Rewrite the lines below, replacing every "building window" with "facade window" and leaving everything else unchanged. Omit the pictures from your answer.

Start RECORDED DATA

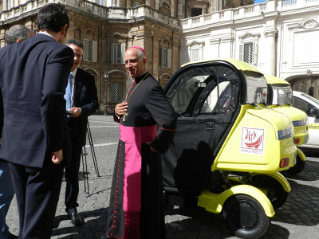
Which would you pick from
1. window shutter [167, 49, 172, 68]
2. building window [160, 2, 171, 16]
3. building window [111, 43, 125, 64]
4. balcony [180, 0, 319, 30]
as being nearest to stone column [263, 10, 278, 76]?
→ balcony [180, 0, 319, 30]

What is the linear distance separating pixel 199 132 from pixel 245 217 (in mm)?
1043

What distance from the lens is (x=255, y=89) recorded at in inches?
137

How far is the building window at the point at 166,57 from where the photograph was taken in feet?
94.8

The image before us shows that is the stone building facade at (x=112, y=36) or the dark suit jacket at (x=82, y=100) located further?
the stone building facade at (x=112, y=36)

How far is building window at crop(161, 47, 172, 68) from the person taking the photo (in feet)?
94.8

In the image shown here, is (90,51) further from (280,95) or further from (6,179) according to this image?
(6,179)

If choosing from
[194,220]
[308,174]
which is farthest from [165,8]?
[194,220]

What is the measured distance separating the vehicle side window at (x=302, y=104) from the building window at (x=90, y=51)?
20.4 m

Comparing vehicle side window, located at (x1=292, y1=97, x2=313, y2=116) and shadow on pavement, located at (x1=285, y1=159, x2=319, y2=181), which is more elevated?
vehicle side window, located at (x1=292, y1=97, x2=313, y2=116)

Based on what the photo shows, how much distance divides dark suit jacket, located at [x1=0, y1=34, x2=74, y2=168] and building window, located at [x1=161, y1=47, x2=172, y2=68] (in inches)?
1072

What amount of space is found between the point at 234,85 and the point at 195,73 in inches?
21.4

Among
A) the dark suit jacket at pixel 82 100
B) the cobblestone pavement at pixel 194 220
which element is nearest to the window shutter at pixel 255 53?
the cobblestone pavement at pixel 194 220

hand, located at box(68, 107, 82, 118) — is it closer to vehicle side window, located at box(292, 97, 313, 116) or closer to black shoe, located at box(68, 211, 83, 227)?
black shoe, located at box(68, 211, 83, 227)

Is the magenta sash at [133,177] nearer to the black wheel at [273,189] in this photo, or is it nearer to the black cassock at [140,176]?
the black cassock at [140,176]
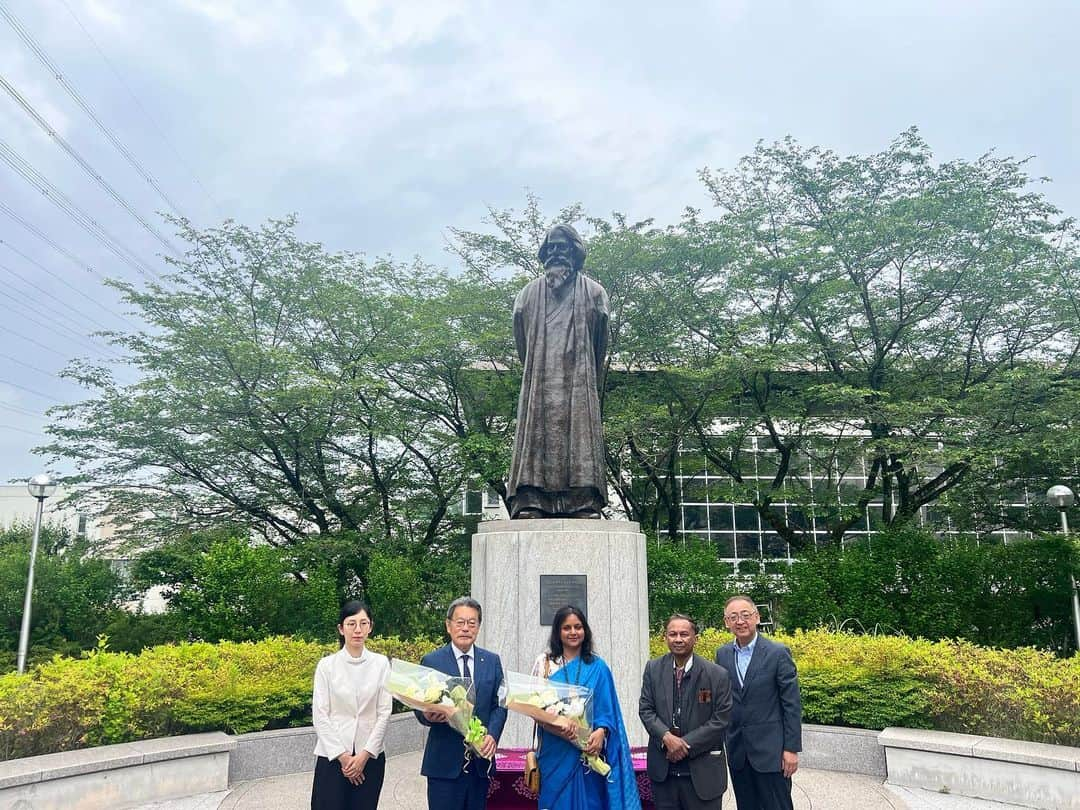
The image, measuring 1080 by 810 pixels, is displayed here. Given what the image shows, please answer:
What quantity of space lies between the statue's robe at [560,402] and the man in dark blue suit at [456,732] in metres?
2.71

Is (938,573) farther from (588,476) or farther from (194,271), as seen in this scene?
(194,271)

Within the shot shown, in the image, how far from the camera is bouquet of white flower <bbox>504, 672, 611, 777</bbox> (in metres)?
3.44

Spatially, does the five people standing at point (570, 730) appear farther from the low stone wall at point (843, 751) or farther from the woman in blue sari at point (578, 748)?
the low stone wall at point (843, 751)

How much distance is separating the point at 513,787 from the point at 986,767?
3.76 meters

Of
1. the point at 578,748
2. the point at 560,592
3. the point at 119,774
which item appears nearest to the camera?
the point at 578,748

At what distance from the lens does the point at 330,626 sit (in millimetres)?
13234

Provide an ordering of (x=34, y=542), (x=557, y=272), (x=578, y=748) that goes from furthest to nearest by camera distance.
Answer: (x=34, y=542)
(x=557, y=272)
(x=578, y=748)

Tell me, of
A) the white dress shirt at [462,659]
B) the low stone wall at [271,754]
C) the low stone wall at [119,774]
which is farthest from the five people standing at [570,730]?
the low stone wall at [271,754]

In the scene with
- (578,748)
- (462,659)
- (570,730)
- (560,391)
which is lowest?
(578,748)

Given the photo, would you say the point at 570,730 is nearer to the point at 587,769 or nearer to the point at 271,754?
the point at 587,769

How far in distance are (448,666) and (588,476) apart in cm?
293

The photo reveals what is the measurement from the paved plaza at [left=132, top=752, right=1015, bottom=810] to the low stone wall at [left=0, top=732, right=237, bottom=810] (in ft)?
0.44

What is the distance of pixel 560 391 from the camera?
6711 millimetres

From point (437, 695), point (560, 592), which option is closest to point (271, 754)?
point (560, 592)
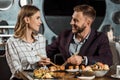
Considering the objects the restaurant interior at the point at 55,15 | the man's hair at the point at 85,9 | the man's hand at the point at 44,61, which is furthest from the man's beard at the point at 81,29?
the restaurant interior at the point at 55,15

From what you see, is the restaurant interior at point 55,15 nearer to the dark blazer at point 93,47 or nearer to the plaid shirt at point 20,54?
the dark blazer at point 93,47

End RECORDED DATA

§ ANSWER TO THIS EXERCISE:
Which would you pick from
1. window shutter [167, 49, 172, 68]
2. facade window [160, 2, 171, 16]
3. facade window [111, 43, 125, 64]
4. balcony [180, 0, 319, 30]
as being nearest to stone column [263, 10, 278, 76]?
→ balcony [180, 0, 319, 30]

What is the linear distance separating pixel 199 132 from pixel 245 217 (in mm)?
1043

What distance from the lens is (x=255, y=89) recorded at in inches?
137

How far is the facade window at the point at 166,57 from where the photograph was taken in feet?
94.8

The image before us shows that is the stone building facade at (x=112, y=36) or the dark suit jacket at (x=82, y=100) located further?
the stone building facade at (x=112, y=36)

How far is facade window at crop(161, 47, 172, 68) from the person taking the photo (in feet)?
94.8

In the image shown here, is (90,51) further from (280,95) or further from (6,179) according to this image?
(6,179)

If choosing from
[194,220]
[308,174]
which is farthest from [165,8]?
[194,220]

What is the measured distance separating the vehicle side window at (x=302, y=104) from the facade window at (x=90, y=51)?
20.4 m

Comparing vehicle side window, located at (x1=292, y1=97, x2=313, y2=116) and shadow on pavement, located at (x1=285, y1=159, x2=319, y2=181), which is more elevated?
vehicle side window, located at (x1=292, y1=97, x2=313, y2=116)

Based on what the photo shows, how much distance divides dark suit jacket, located at [x1=0, y1=34, x2=74, y2=168] and facade window, located at [x1=161, y1=47, x2=172, y2=68] (in inches)?
1072

What amount of space is found between the point at 234,85 and the point at 195,73 in inches?
21.4

Among
A) the dark suit jacket at pixel 82 100
B) the cobblestone pavement at pixel 194 220
which element is nearest to the window shutter at pixel 255 53?
the cobblestone pavement at pixel 194 220

hand, located at box(68, 107, 82, 118) — is it closer to vehicle side window, located at box(292, 97, 313, 116) or closer to black shoe, located at box(68, 211, 83, 227)?
black shoe, located at box(68, 211, 83, 227)

Is the magenta sash at [133,177] nearer to the black wheel at [273,189] in this photo, or is it nearer to the black cassock at [140,176]?
the black cassock at [140,176]
The image, measuring 1080 by 810 pixels, is displayed here. Given what the image shows, please answer:
What quantity of space lies between the statue's robe at [560,402] and the man in dark blue suit at [456,732] in metres?
2.71

Is (938,573) farther from (588,476) or farther from (194,271), as seen in this scene?
(194,271)

Within the shot shown, in the image, how far from the camera is bouquet of white flower <bbox>504, 672, 611, 777</bbox> (in metres)?
3.44

Spatially, does the five people standing at point (570, 730) appear farther from the low stone wall at point (843, 751) or farther from the woman in blue sari at point (578, 748)?
the low stone wall at point (843, 751)

How much distance is separating the point at 513,787 from the point at 986,767?
3.76 meters

Of
1. the point at 578,748
2. the point at 560,592
3. the point at 119,774
which item appears nearest to the camera?
the point at 578,748

At what distance from the lens does the point at 330,626 sit (in millimetres)?
13234

Provide an ordering of (x=34, y=542), (x=557, y=272), (x=578, y=748) that goes from furthest to nearest by camera distance.
Answer: (x=34, y=542)
(x=557, y=272)
(x=578, y=748)

Tell me, of
A) the white dress shirt at [462,659]
B) the low stone wall at [271,754]
C) the low stone wall at [119,774]
which is farthest from the five people standing at [570,730]?
the low stone wall at [271,754]

In the scene with
- (578,748)
- (462,659)
- (570,730)
- (560,391)
which is lowest?
(578,748)

Given the photo, would you say the point at 570,730 is nearer to the point at 587,769 or nearer to the point at 271,754?
the point at 587,769

How far in distance are (448,666) and (588,476) apart in cm?
293

The photo reveals what is the measurement from the paved plaza at [left=132, top=752, right=1015, bottom=810] to the low stone wall at [left=0, top=732, right=237, bottom=810] (in ft)?
0.44

What is the distance of pixel 560 391 from the camera?
6711 millimetres

From point (437, 695), point (560, 592), which option is closest to point (271, 754)?
point (560, 592)
Considering the objects the restaurant interior at the point at 55,15 | the man's hair at the point at 85,9 | the man's hand at the point at 44,61, which is furthest from the man's beard at the point at 81,29?
the restaurant interior at the point at 55,15

From what you see, is the restaurant interior at point 55,15 nearer to the dark blazer at point 93,47 or nearer to the plaid shirt at point 20,54?
the dark blazer at point 93,47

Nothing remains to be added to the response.